L’ordine consegnato domenica scorsa dovrebbe diventare operativo entro il 23 febbraio e suor Agnese spiega che «lunedì mattina abbiamo ricevuto una telefonata da Abu Soliman, uno dei capi della comunità, che ci informava dell’arrivo dei bulldozer e dei soldati israeliani al villaggio di Tabana. Questo piccolo centro si trova nella stessa area di Khan al-Ahmar, e anche lì abbiamo un asilo, quindi ci siamo recate sul luogo dove abbiamo visto che era stata demolita una casa. Poi parlando con le donne abbiamo saputo che altre due abitazioni sono in lista di demolizione per il 27 di febbraio».
Questi villaggi si trovano all’interno dell’Area C dei Territori palestinesi, amministrata da Israele, e in particolare nel corridoio E1, una zona considerata strategica per il controllo del territorio fino a Gerico e per l’espansione degli insediamenti.
Le comunità beduine che vivono su queste terre sono composte da poche centinaia di persone. Le famiglie sono estremamente povere e abitano all’interno di strutture temporanee costruite senza permessi da parte del governo israeliano, ma spesso con fondi europei. Suor Agnese racconta che «tutti i villaggi di questa zona in cui noi abbiamo gli asili, nel corso degli anni hanno ricevuto ordini di demolizione». In molti casi questi ordini sono stati sospesi grazie alle pressioni dell’Unione Europea e del governo statunitense.
Secondo gli abitanti di Khan al-Ahmar questa volta c’è qualcosa di diverso. «In passato abbiamo ricevuto ordini di demolizione per una o due strutture, ma ora si tratta di tutte le case», ha spiegato A’id Khais Jahalin, al quotidiano israeliano Haaretz. Aggiungendo di esser spaventato: «Ho parlato con il nostro avvocato, ci hanno fino a cinque giorni per opporci ed è un lasso di tempo strettissimo».

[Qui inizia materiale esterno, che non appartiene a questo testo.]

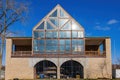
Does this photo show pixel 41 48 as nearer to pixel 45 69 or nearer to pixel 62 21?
pixel 45 69

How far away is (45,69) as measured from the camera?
47500 millimetres

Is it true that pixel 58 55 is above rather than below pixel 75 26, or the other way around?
below

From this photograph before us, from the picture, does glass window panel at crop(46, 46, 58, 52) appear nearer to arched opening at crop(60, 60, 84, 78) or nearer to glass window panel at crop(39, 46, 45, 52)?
glass window panel at crop(39, 46, 45, 52)

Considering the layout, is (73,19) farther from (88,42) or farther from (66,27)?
(88,42)

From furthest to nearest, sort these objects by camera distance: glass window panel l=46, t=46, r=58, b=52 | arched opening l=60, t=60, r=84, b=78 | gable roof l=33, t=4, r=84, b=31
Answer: gable roof l=33, t=4, r=84, b=31
arched opening l=60, t=60, r=84, b=78
glass window panel l=46, t=46, r=58, b=52

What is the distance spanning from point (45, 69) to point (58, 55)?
144 inches

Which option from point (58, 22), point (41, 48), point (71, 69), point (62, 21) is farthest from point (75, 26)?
point (71, 69)

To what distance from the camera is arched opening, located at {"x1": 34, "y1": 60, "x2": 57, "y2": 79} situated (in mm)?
47062

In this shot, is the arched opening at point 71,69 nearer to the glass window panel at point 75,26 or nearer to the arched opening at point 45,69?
the arched opening at point 45,69

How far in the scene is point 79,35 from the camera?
1865 inches

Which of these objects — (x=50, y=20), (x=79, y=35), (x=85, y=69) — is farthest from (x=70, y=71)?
(x=50, y=20)

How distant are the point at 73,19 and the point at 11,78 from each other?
15449 mm

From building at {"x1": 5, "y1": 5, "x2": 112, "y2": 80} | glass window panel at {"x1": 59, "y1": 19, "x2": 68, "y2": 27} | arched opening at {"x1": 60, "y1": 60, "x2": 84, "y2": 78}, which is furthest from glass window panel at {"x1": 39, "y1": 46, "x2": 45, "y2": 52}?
glass window panel at {"x1": 59, "y1": 19, "x2": 68, "y2": 27}

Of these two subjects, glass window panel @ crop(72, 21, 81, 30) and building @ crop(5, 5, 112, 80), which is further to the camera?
glass window panel @ crop(72, 21, 81, 30)
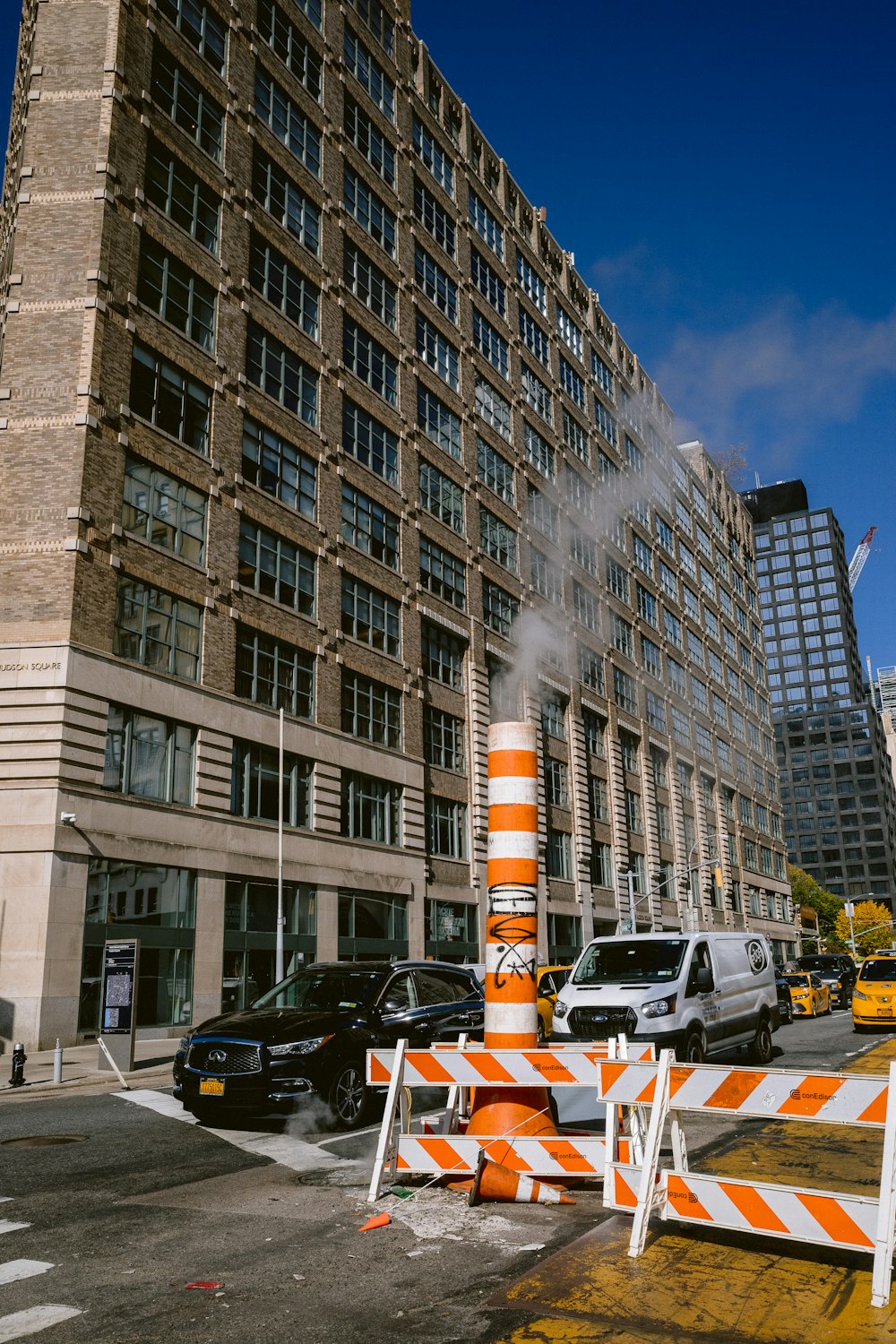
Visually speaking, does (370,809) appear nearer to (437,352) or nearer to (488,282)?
(437,352)

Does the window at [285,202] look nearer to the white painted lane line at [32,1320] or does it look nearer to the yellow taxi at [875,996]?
the yellow taxi at [875,996]

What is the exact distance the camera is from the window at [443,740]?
37031mm

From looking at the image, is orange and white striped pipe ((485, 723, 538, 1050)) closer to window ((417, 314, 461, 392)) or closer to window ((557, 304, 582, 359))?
window ((417, 314, 461, 392))

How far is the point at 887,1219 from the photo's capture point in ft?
16.9

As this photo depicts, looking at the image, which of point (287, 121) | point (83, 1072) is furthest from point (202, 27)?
point (83, 1072)

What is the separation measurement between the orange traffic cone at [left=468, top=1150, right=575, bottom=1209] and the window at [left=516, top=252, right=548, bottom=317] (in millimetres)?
49272

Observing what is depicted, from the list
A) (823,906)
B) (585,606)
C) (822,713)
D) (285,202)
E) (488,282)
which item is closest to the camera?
(285,202)

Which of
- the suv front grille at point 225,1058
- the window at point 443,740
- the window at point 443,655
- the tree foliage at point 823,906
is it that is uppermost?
the window at point 443,655

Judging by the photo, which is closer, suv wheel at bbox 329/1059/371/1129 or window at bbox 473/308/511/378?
suv wheel at bbox 329/1059/371/1129

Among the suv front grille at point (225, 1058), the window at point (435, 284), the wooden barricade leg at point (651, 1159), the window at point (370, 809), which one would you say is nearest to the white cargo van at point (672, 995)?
the suv front grille at point (225, 1058)

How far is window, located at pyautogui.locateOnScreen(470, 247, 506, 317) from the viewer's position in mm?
46562

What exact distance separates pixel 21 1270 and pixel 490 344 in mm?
45119

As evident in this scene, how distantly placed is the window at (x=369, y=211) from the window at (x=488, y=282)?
23.0 ft

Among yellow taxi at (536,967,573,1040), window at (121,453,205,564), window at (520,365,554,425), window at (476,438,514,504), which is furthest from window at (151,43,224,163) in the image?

Secondo Haaretz le autorità israeliane hanno confermato che un numero così alto di ordini di demolizione non ha precedenti e che si tratta di un segnale delle intenzioni di trasferire l’interno villaggio in una zona diversa. Il prossimo passo avverrà giovedì 23 febbraio, quando la Corte suprema israeliana dovrà pronunciarsi e si saprà se le case verranno davvero distrutte.